Ильенков — первый из многих и самый непримиримый из них, самый яркий, самый взрывчатый противник философского обскурантизма23.
Пламя его души, о котором так хорошо сказал МихЛифшиц, постоянно подпитывалось болью за судьбу нашей культуры. Оно, при яростном споре вдруг и лишь на мгновение сверкнувшее в его больших умных глазах, всегда обращенных как бы вглубь мыслящего сознания, горячим чувством истины оживало в тщательно продуманных печатных текстах, вбивающих в легкомысленные головы четкие формулы логики культурного творчества человечества, в том числе, если не прежде всего, в головы молодых, приобщившихся к философии через толщу дурного позитивистского чтива. Эту страстность философа принимали, а некоторые принимают и по сей день, за ригоризм сектанта.
Нет, таких он и не надеялся увлечь живым духом философии. Полемикой с ними он старался расшатать инертность мысли именно молодых читателей и слушателей своих, боясь, что и они последуют за «дешевыми разносчиками научных знаний», как метко назвал Энгельс тех, кто стал философом только потому, что самое последнее слово натуралиста принял за выдающееся философское обобщение. Самих же «разносчиков» в чем — либо убедить трудно, если вообще возможно. В одном из рассказов марсианского цикла Рея Бредбери заблудившиеся во времени герои не могут даже пожать друг другу руки — в одном и том же месте пространства они взаимонепроницае — мы, нет в них друг для друга ни тепла, ни сопротивления. Вот так и с нашими «разносчиками»: сквозь и мимо текста Ильенкова проходит их взгляд, не чувствуя опоры тела мысли. Только его выводы колют их больно, только на формулировку отдельных положений обрушивается их критический пыл. «Как! — несется по городам и весям крик возмущения. — Идеальное — не субъективная реальность?! Но где же, если не в голове, не в больших полушариях мозга родится и пребывает она?! А если по Ильенкову идеальное существует объективно — тогда это не что иное, как объективный идеализм!»

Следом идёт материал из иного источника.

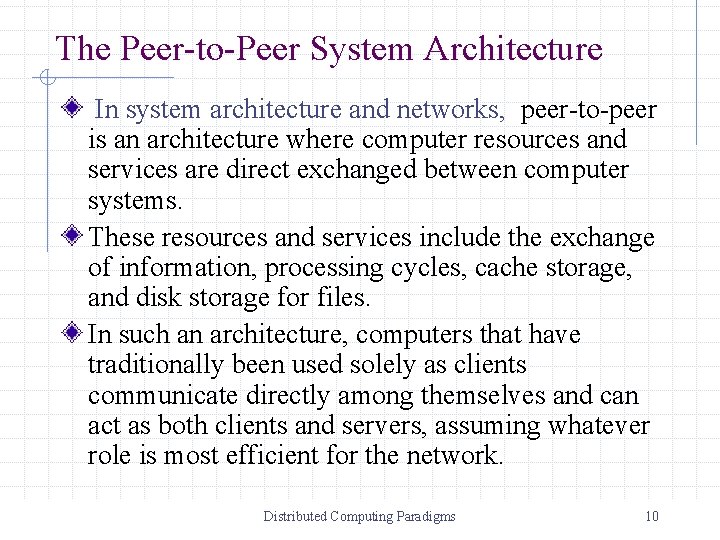 The Peer-to-Peer System Architecture

In system architecture and networks, peer-to-peer is an architecture where computer resources and services are direct exchanged between computer systems.

These resources and services include the exchange of information, processing cycles, cache storage, and disk storage for files.

In such an architecture, computers that have traditionally been used solely as clients communicate directly among themselves and can act as both clients and servers, assuming whatever role is most efficient for the network.

Distributed Computing Paradigms

10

И против гегельянщины Эвальда предлагалась нам смесь плохо переваренных нейрофизиологических представлений о функциях церебральных структур24 с предельными абстракциями из теории информатики — то есть самый новейший вариант старого как мир натуралистического объяснения чистой субъективности ^идеальности) сознания и самосознания индивида Homo sapiens.
Стыдно было читать про то, как одна церебральная структура считывает с датчиков внешнего рецептора информацию, кодируя ее на языке, коим «общаются» между собой нейроны, а другая церебральная структура раскодирует эту информацию для… черт знает откуда выскочившей и неизвестно где до сих пор ютившейся личности… Так и становится все на свои «марксистско — ленинские» места: материальное бытие порождает в мозгу индивида идеальное сознание, ибо вегетативные и церебральные носители и переработчики информации, как и в компьютере, материальны, а информационным способом произведенный и личности открытый смысл информации идеален. Только для нее он собственно и идеален и, конечно же, только в ней и для нее он субъективен — только личностью он осознается и переживается, только в субъективном ее сознании пребывает.

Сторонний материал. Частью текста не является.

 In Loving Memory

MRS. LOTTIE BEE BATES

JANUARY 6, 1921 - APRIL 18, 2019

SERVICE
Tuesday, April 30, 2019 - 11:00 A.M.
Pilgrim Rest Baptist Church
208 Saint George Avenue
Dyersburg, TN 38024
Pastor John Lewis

Ей богу, у Демокрита было более глубокое понимание эйдоса! Его античный натурализм был спекулятивно рефлексивным: ведь именно эйдос, сущностно определяющий атомные конгломерации, отпечатавшись воздействием эманируемой им эйдолы на общем чувствилище, входит в таковое и сливается с ним, уже тем самым отождествляя противоположное: сущее с сущностью, идею с ее воплощением. Недаром внутреннее сродство идей Платона с атомами и эйдосами Демокрита отмечают все серьезные мыслители, обращавшиеся к истории античной философии25.

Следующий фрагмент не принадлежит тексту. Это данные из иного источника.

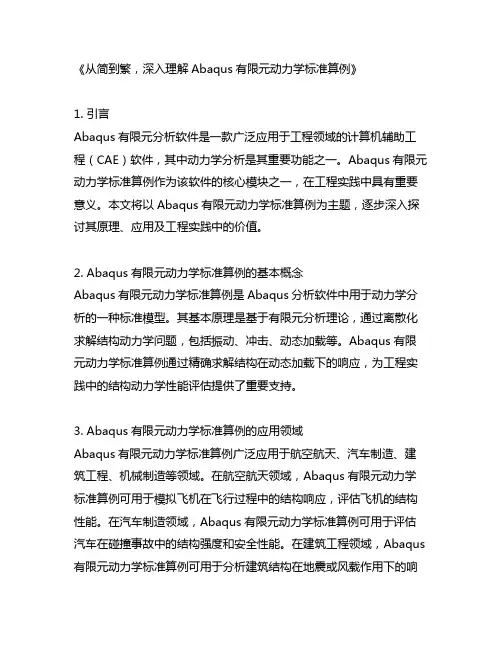 《从简到繁，深入理解 Abaqus 有限元动力学标准算例》

1. 引言
Abaqus 有限元分析软件是一款广泛应用于工程领域的计算机辅助工程（CAE）软件，其中动力学分析是其重要功能之一。Abaqus 有限元动力学标准算例作为该软件的核心模块之一，在工程实践中具有重要意义。本文将以 Abaqus 有限元动力学标准算例为主题，逐步深入探讨其原理、应用及工程实践中的价值。

2. Abaqus 有限元动力学标准算例的基本概念
Abaqus 有限元动力学标准算例是 Abaqus 分析软件中用于动力学分析的一种标准模型。其基本原理是基于有限元分析理论，通过离散化求解结构动力学问题，包括振动、冲击、动态加载等。Abaqus 有限元动力学标准算例通过精确求解结构在动态加载下的响应，为工程实践中的结构动力学性能评估提供了重要支持。

3. Abaqus 有限元动力学标准算例的应用领域
Abaqus 有限元动力学标准算例广泛应用于航空航天、汽车制造、建筑工程、机械制造等领域。在航空航天领域，Abaqus 有限元动力学标准算例可用于模拟飞机在飞行过程中的结构响应，评估飞机的结构性能。在汽车制造领域，Abaqus 有限元动力学标准算例可用于评估汽车在碰撞事故中的结构强度和安全性能。在建筑工程领域，Abaqus 有限元动力学标准算例可用于分析建筑结构在地震或风载作用下的响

А наши критики в наше время упрямо твердили свое, повторяя в новой терминологической редакции знаменитое утверждение замечательного немецкого физиолога и натуралистически мыслящего «философа» Иоганнеса Мюллера: субъективные ощущения есть переживания организмом состояния собственных нервов. Да, это так! Ведь и невесть откуда возникшей личности церебральные структуры способны передать информацию лишь на своем языке — «языке» взаимодействия нейронов. Личности (ее организму) остается лишь как — то по — своему, органически (критики Ильенкова так и не объяснили — как), переживать взаимодействие нейронов. Им ничего другого не оставалось, как искать в нейронах образы слов обычного народного языка. Эту, как главную свою научную задачу, в те же годы ставил перед собой (о чем с гордостью им и сообщалось в популярных газетных статьях) известный тогда исследователь функций мозга. Все вместе это было не чем иным, как рабским повторением тезиса И.Мюллера!